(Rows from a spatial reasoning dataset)
_ _ _ _ _ _ _
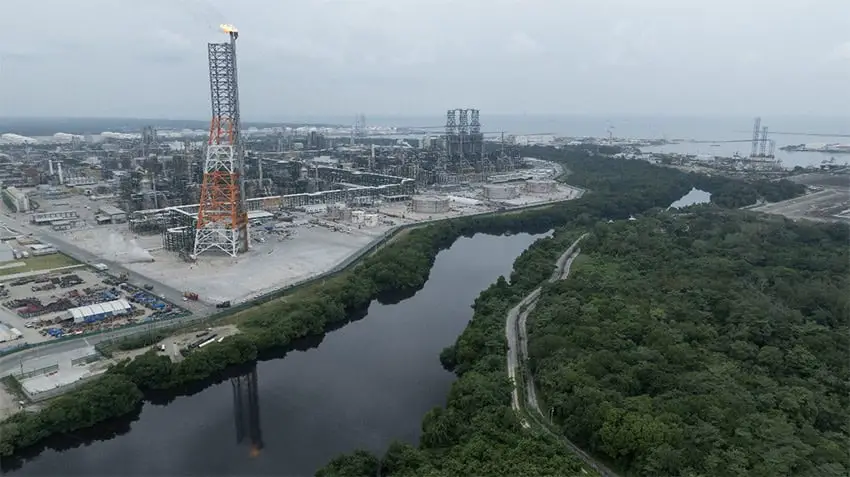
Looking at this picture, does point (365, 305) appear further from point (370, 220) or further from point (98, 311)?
point (370, 220)

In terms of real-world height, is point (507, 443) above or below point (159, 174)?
below

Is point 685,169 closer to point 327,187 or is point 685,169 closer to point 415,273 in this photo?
point 327,187

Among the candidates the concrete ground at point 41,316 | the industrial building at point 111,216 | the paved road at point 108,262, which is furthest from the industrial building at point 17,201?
the concrete ground at point 41,316

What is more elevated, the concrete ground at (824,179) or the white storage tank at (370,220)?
the concrete ground at (824,179)

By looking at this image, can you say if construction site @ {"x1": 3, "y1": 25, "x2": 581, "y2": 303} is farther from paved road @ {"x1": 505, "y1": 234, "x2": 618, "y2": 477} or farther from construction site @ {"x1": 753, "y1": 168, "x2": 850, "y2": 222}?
construction site @ {"x1": 753, "y1": 168, "x2": 850, "y2": 222}

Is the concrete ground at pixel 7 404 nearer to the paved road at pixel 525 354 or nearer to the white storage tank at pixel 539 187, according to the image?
the paved road at pixel 525 354

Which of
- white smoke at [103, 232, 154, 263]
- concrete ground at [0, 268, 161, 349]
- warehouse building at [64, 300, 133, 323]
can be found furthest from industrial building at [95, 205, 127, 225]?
warehouse building at [64, 300, 133, 323]

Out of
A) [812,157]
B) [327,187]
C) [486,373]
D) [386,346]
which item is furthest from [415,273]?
[812,157]
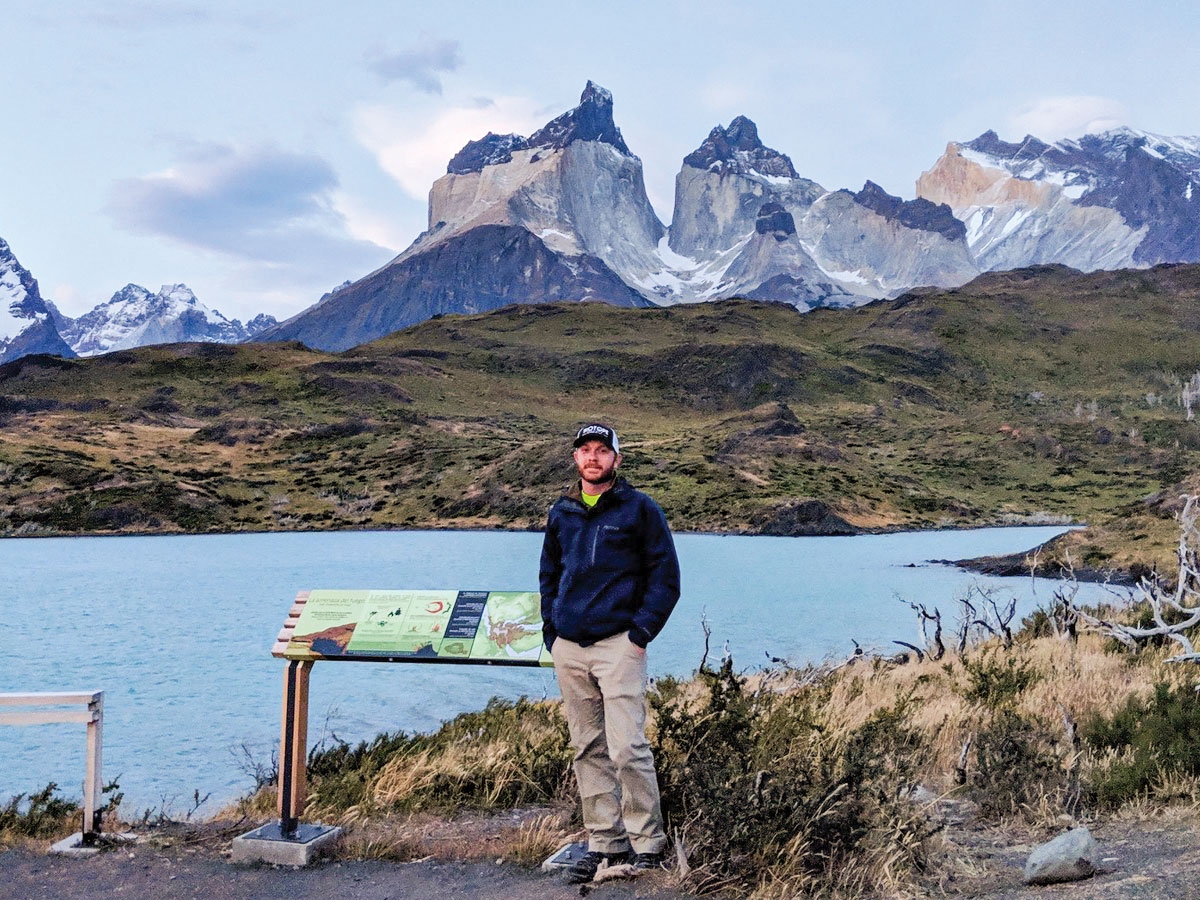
_ _ _ _ _ _ _
[REQUEST] Copy out every line of the listing above word for word, leaving out the pictures.

[EXERCISE OUTPUT]
Looking at this picture, does point (365, 305) appear further from point (370, 220) or further from point (98, 311)?
point (370, 220)

In terms of real-world height, is point (507, 443) above or below point (159, 174)?
below

Is point 685,169 closer to point 327,187 or is point 685,169 closer to point 415,273 in this photo?
point 327,187

Among the candidates the concrete ground at point 41,316 | the industrial building at point 111,216 | the paved road at point 108,262, which is furthest from the industrial building at point 17,201?
the concrete ground at point 41,316

What is more elevated, the concrete ground at (824,179) or the white storage tank at (370,220)?
the concrete ground at (824,179)

By looking at this image, can you say if construction site @ {"x1": 3, "y1": 25, "x2": 581, "y2": 303} is farther from paved road @ {"x1": 505, "y1": 234, "x2": 618, "y2": 477} or farther from construction site @ {"x1": 753, "y1": 168, "x2": 850, "y2": 222}?
construction site @ {"x1": 753, "y1": 168, "x2": 850, "y2": 222}

Is the concrete ground at pixel 7 404 nearer to the paved road at pixel 525 354 or nearer to the white storage tank at pixel 539 187, according to the image?
the paved road at pixel 525 354

Which of
- white smoke at [103, 232, 154, 263]
- concrete ground at [0, 268, 161, 349]
- warehouse building at [64, 300, 133, 323]
can be found furthest from industrial building at [95, 205, 127, 225]?
warehouse building at [64, 300, 133, 323]

Out of
A) [812,157]
B) [327,187]
C) [486,373]
D) [386,346]
which item is furthest from [415,273]?
[812,157]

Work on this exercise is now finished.